Whereas spatial integration of auditory and visual signals is well understood, relatively few studies have examined object-based auditory–visual integration. In real life, auditory and visual signals redundantly indicate object identities as well as object locations. For example, when a cat meows, the spatially coincident sight and sound indicate the location of the cat, but at the same time, meow sounds and the visual features of cats together indicate that the object is a cat. It is thus reasonable to hypothesize that auditory and visual signals are integrated in object processing as well as in spatial processing. Indeed, polysensory areas in the temporal cortex—for example, the superior temporal sulcus (STS)—are strongly activated when pictures of objects and their characteristic sounds are presented simultaneously instead of separately (Beauchamp, Argall, Bodurka, Duyn, & Martin, 2004; Beauchamp, Lee, Argall, & Martin, 2004). Furthermore, the fusiform face area is activated during recognition of familiar voices (e.g., von Kriegstein, Kleinschmidt, Sterzer, & Giraud, 2005). Although these brain imaging results suggest the existence of multimodal neural representations for coding objects, few behavioral studies have investigated their perceptual consequences.

In one prior study (Molholm, Ritter, Javitt, & Foxe, 2004), participants responded to a target animal (e.g., a cat) that could be presented visually (e.g., a picture of a cat), auditorily (e.g., a meow sound), or audiovisually (e.g., a picture of a cat and a meow sound together). Responses were fastest (beyond what was predicted by probability summation) when the target was presented audiovisually. This behavioral effect was accompanied by modulations of the ERP component associated with early visual object processing (N1), suggesting that object identification is facilitated when consistent information is provided by both visual and auditory modalities (Molholm et al., 2004). Another study showed that perceived femininity of a face was increased by concurrently presented pure (single frequency) tones in the female fundamental speaking-frequency range, whereas the perceived masculinity of a face was increased by concurrently presented pure tones in the male fundamental speaking-frequency range (Smith, Grabowecky, & Suzuki, 2007). Whereas these results demonstrate perceptual consequences of auditory–visual interactions in the context of identifying single objects, the present study investigated the possibility that object-based auditory–visual interactions might also facilitate the detection and localization of target objects in a cluttered environment.

▶ _DATA BLOCK_:
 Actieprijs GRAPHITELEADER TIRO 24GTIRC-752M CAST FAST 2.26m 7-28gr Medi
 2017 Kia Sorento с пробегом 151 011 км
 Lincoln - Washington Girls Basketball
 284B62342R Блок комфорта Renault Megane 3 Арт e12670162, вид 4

▶ _CHECK YOUR UNDERSTANDING_:
a) Summarize the passage on auditory–visual object integration in two sentences.
b) Resume the passage on auditory–visual object integration, starting after its final sentence.
The material comes from a separate source.

▶ _ANSWERS_:
a) Although spatial integration of auditory and visual signals is well understood, few studies have examined object-based integration, even though imaging shows polysensory temporal areas such as the STS responding strongly when pictures of objects and their characteristic sounds are presented together. Earlier behavioral work found faster responses to audiovisually presented target animals and shifts in perceived facial femininity or masculinity from concurrent pure tones, and the present study asks whether object-based auditory–visual interactions also help people detect and localize target objects in a cluttered environment.

b)
Specifically, we hypothesized that hearing characteristic sounds of target objects might facilitate visual search. For example, suppose you were looking for a cat. Multiple objects in the scene would compete for neural activation in the ventral visual pathway mediating object perception (see Kastner & Ungerleider, 2000, and Reynolds & Chelazzi, 2004, for reviews). Even if the cat was within view, it might not attract attention if it happened to be less salient than other objects. If characteristic sounds cross-modally facilitate visual activation for the corresponding objects, hearing the cat meow should enhance the activation of visual neurons responsive to cats, thereby speeding visual detection and localization of the cat.

In order to demonstrate cross-modal enhancements in visual search, however, care must be taken to ensure that the results could not be attributed to a response bias. For example, if we simply ask a participant to respond as to whether or not a cat target is present, a meow sound might bias the participant to prepare for a “cat-present” response, because the sound is closely associated with cats, and this bias might speed the “cat-present” response if a cat happens to be in the search display. In this scenario, characteristic sounds speed target detection by directly biasing a “target-present” response without necessarily interacting with visual representations. To dissociate cross-modal enhancements from a potential response bias, we asked our participants to respond to the location of the target. Because people typically wish to locate the object that they look for in real-life visual search, a target-localization task is potentially more ecologically relevant than a typical target-present/absent task. Because our sounds contained no information about the target's location, they could not generate a response bias for any specific location or response finger. Facilitation of visual localization by characteristic sounds (together with the necessary control experiments described in the Results section) would thus provide evidence that auditory processing of object-specific sounds cross-modally enhances visual activation of the corresponding objects.

Participants were told which object was the target (e.g., a cat, a set of keys) prior to each visual search trial. A search display consisted of four common objects presented in the four quadrants of the display (see the upper panel in Figure 1A for an example). One of these objects was the target, and participants indicated its location as quickly as possible. The search display was accompanied by a characteristic sound of the target object, by a characteristic sound of a distractor object, or by a sound unrelated to any of the objects in the search display. If characteristic sounds enhanced visual processing of associated objects, visual search should be faster when the sound is associated with the target than when the sound is associated with a distractor or with none of the objects in the display.

Figure 1.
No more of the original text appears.